Life

Could This App Save Your Life?

by Emma Cueto

You know those times when you'd really like to meet up with a cute guy from Tinder, but you're slightly worried that you might wind up dead and dismembered because he's secretly a serial killer straight out of Hannibal? Well, there's a new app to help keep that from happening. It's called Kitestring, and it gives you a back up plan in case something goes wrong.

This is how the app works: you choose an emergency contact (or multiple emergency contacts) and create a custom message you'd like this person or persons to receive when you're in trouble. When you're going into a situation you think might be risky — whether its a Tinder date, a walk home after dark, or anything else that makes you concerned for your safety — you turn the app on and tell it when to check in on you. If you don't respond to the text message it sends you, it will automatically send out your distress message to your emergency contacts.

I can think of so many uses for this.

Kitestring is one of many apps that are designed to make people safer. CircleOf6, for example, lets you choose six friends and send out a variety of distress signals, such as "I need help getting home safely," with just a few clicks. Other apps, like bSafe, even let your friends track your location in case something goes wrong (though you can turn off that function when you want to). But Kitestring is different in that it doesn't require a command in order to let people know you're in trouble. In a situation where you're attacked before you can get to your phone, most apps aren't much good. But an app that notifies your emergency contacts when you don't respond? That sounds much more useful in a real life situation.

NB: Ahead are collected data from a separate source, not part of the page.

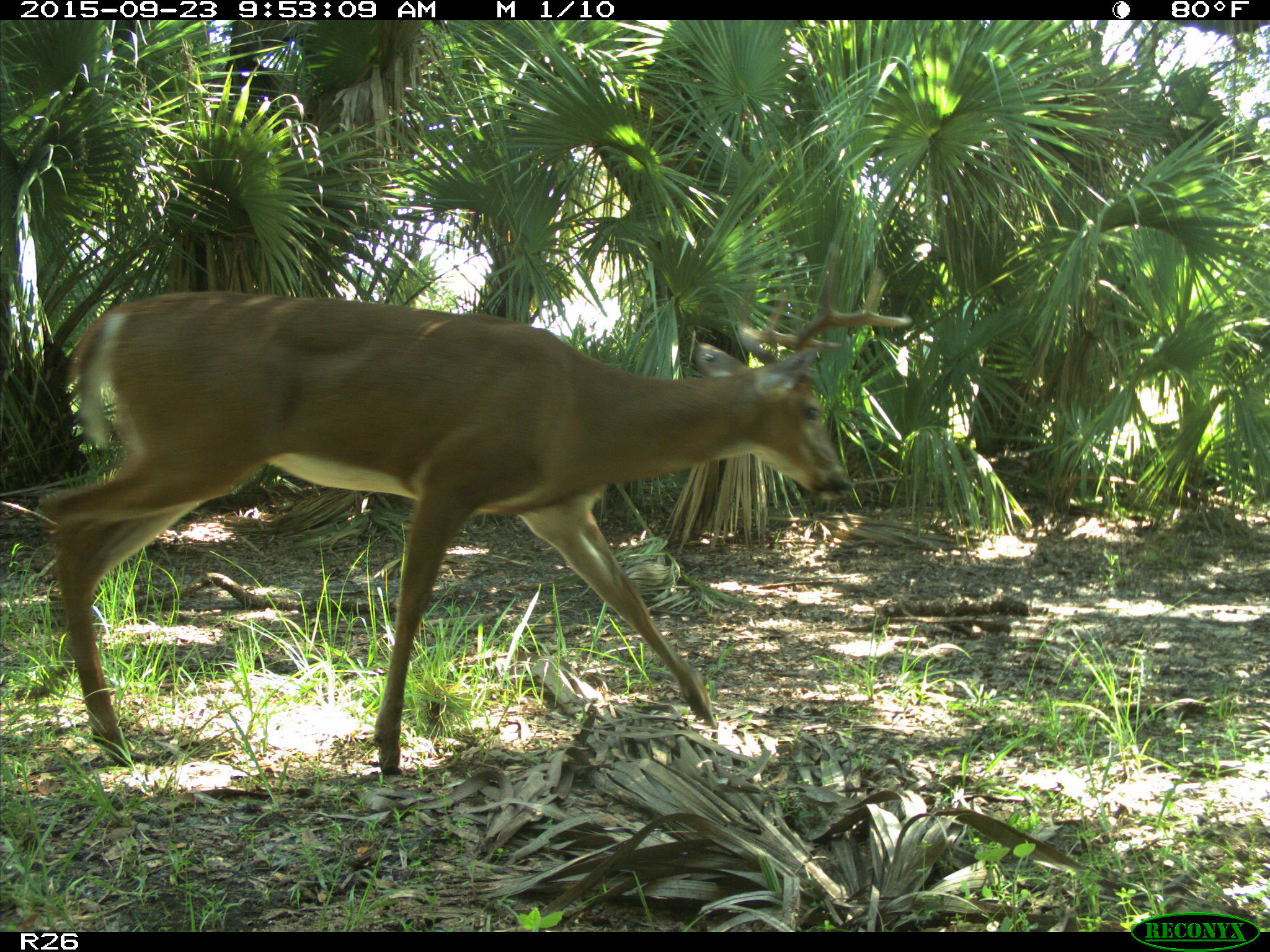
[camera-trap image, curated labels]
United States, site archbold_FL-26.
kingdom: Animalia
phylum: Chordata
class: Mammalia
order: Artiodactyla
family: Cervidae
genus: Odocoileus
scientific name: Odocoileus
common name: deer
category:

Of course, this still could cause some unnecessary panic if your phone dies on you, making you unable to receive or reply to the check in message. But I guess it's better to freak your roommates out when you're actually fine than it is to get into real trouble and not have anyone realize.

Now if someone could just make that fake phone call app that turned out to be a hoax. Because that needs to exist for real, guys. Because some Tinder dates need to end for reasons that have nothing to do with serial killers.